**Supplied passage**
We made our way to the promenade just by the concrete and stone groyne bearing the public artwork Afloat. This represents our planet transformed into a 'Donut' (technically, a torus). An interesting idea, but not for me, I'm afraid. To the east, lights were appearing along the length of the Palace Pier.

Brighton: The Palace Pier.

To the west stood the dark, sad skeleton of the West Pier, opened in 1866, closed in 1975 and seriously damaged by collapse and fire since 2002. The pier structure still stands (in rebuke?) near the not-universally-welcomed 'i360', sorry, the British Airways i360, opened in 2016. This is "the world's slenderest tall tower", 531 feet tall and lifting up to 200 people at a time to a height of 435 feet. There's a Wikipedia article here. I'll reserve judgment until I've tried it.

Brighton: The remains of the West pier and the i360 observation tower.

We'd had a recommendation to try the Mock Turtle Tea Room - a traditional tea shop hidden in a side street near East Street which revived us with tea and teacakes. The 'Mock Turtle' is, of course, a fictional character in Lewis Carroll's book 'Alice's Adventures in Wonderland' but I didn't realise, until I consulted the Wikipedia article here, that Mock Turtle Soup was a popular dish in Victorian times providing a cheap substitute for Green Turtle Soup. We walked to the nearest taxi rank and took a taxi back to the front of Brighton Station.

There were plenty of passengers about, but staff seemed to be confined to security staff mournfully watching the passing crowds. The normal electronic Passenger Information Displays situated near the ticket barriers on the concourse had been updated to give a slight hint as to the use of buses, showing buses as if they were trains, without a platform number but with a scrolling note at the bottom of the screen reading 'Bus leaves from car park ...' but with no guidance I could spot as to how you reached the car park. Of course, we knew the rather improbable pedestrian route we had to take from our arrival earlier in the day but I sympathised with the uncertainty some travellers displayed. Once we emerged from the train shed into the darkened bus pick-up area, we could see large crowds and some buses. I asked an apparent member of staff where the direct Three Bridges bus loaded. She expertly duped me by pointing to the swirling crowd and claiming "the man with a clipboard over there has details of the buses". Of course, there was no 'man with a clipboard' just rather gladiatorial jousting as people clambered on buses. We abandoned the nearest bus as both not indicating its route and also being unlikely to have free seats by the time we succeeded in boarding. At a somewhat calmer area around a similarly anonymous bus, the driver was getting off and confirmed he was going to Three Bridges without intermediate stops so we gratefully boarded. I was quite surprised when we moved off promptly and made fairly good time to Three Bridges.

To my relief, on arrival at the station, the bus stopped at the ramped entrance to the main station building, so we had only a short walk to the ticket barriers, which we bypassed because a wide access gate had been opened. I spotted an employee in the darkness by the Gate Line Control panel. He seemed quite startled when asked what platform we would require but his answer proved correct. We went up the long ramp to the platform he'd suggested and, within a few minutes, a train arrived which conveyed us back to East Croydon without further excitement. We had a good day but very little credit goes to the Government, the Infrastructure Operator (the dreadful Network Rail) and the Train Operating Company (the reviled Southern) for allowing our national railway system to descend to such a poor level of service. The Southern franchise has been in dispute with its staff for over nine months over the extension of Driver Only Operation (DOO) and two days later, Southern drivers started a further series of strikes which paralysed the system. Separate strikes by London Underground staff heightened the misery for commuters.

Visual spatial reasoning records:
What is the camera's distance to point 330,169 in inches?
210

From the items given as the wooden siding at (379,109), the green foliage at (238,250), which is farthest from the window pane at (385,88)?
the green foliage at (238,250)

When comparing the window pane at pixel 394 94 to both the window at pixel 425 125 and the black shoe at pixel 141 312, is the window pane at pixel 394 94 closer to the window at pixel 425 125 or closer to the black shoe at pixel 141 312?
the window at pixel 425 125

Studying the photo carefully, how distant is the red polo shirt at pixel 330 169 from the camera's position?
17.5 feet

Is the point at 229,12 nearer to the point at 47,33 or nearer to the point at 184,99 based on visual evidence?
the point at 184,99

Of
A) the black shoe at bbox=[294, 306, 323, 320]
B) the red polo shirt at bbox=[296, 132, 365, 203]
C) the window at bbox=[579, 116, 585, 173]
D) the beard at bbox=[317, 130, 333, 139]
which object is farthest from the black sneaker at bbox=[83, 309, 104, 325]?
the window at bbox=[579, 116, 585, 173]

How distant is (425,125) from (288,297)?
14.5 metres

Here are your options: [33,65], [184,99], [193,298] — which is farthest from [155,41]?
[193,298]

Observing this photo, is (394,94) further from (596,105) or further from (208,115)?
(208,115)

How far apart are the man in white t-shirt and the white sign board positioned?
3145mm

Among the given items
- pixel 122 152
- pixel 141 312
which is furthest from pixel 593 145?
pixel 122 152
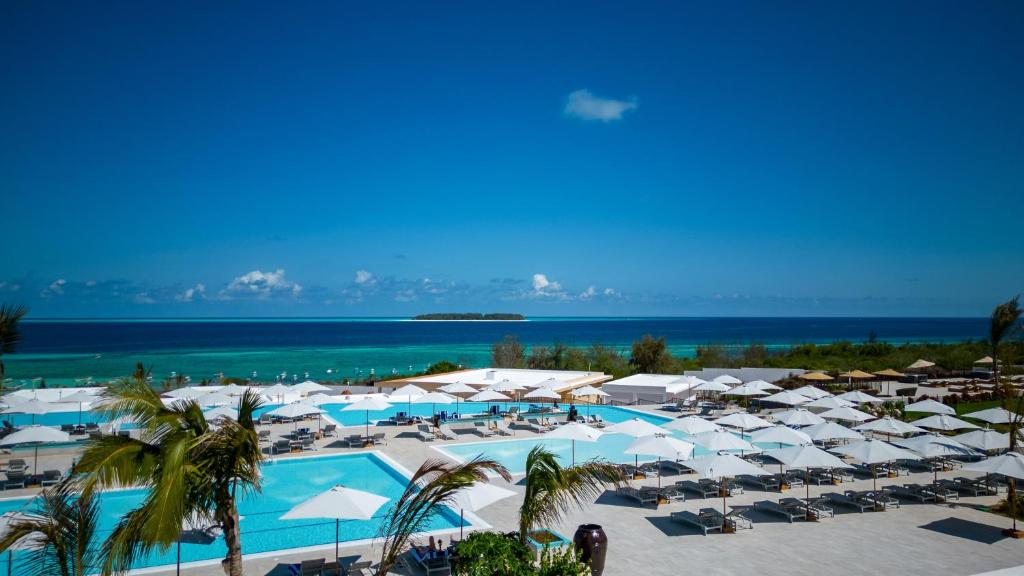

**Task 1**
Could you set down, word for word, the records from the line with "Observing this photo, is" up to and including the final line of the records, leaving out the pictures?
**Task 2**
Can you take the account of the Brighton day trip further, picking up right after its last sentence?
The account of the Brighton day trip and the records are unrelated to each other.

**Exercise result 1**
Observing this photo, is (394,94) further from (596,105) or further from (208,115)?
(208,115)

How far apart are the man in white t-shirt and the white sign board positioned?
3145mm

Among the given items
- pixel 122 152
- pixel 141 312
which is furthest from pixel 593 145?
pixel 122 152

**Exercise result 2**
Related books

[1] ‘The Royal Pavilion Brighton:Souvenir Guide & Catalogue’ edited by David Beevers (Brighton & Hove City Council) ISBN 0-948-72321-1.

My Pictures

Where necessary, clicking on an image above will display an 'uncropped' view or, alternately, my pictures from this (and earlier) trips may be selected, viewed or downloaded, in various sizes, from the albums listed:-
East Croydon Area Rail.
Brighton area rail.

['Souvenier Guide' reference added: 23-Jan-2017]

Thursday, 5 January 2017

Return to Merseyside (Part 3)

On 29th December 2016, I made a trip to Liverpool by train. The journey there, visiting the Museum of Liverpool and crossing the river on the Mersey Ferry is described here. After the ferry my exploration by rail as far as Liverpool Central is described here. Now read on ...

At Liverpool Central, I'd decided to take a Northern Line train to Liverpool South Parkway and pick up my Wolverhampton-bound service there, giving me enough time to have a brief look (a very brief look) at what remained of the docks 'upstream' from Pierhead. Whilst there are quite a few posts in this blog about Liverpool, including explorations around the dockland downstream (north) of Pierhead and in Birkenhead, the dockland upstream (south) of Pierhead has received scant coverage. That's partly because I decided that upstream, the changes had been more massive, leaving less of historical interest to find. The original extent of the upstream docks is shown below. For a high-resolution version of this image, go to Liverpool Overhead Railway Map & Guide.

The original extent of Liverpool Docks 'upstream' from Pierhead, with the Liverpool Overhead Railway shown in red (from the Liverpool Overhead Railway Map and Guide).

In the post More Merseyrail, I described a trip on 4th October 2014 which included a journey from Hunts Cross to Sandhills where I commented:-
"The area around the modern Brunswick station appeared to be a retail park - I'll have to go back to see if any parts of the early railway infrastructure remain".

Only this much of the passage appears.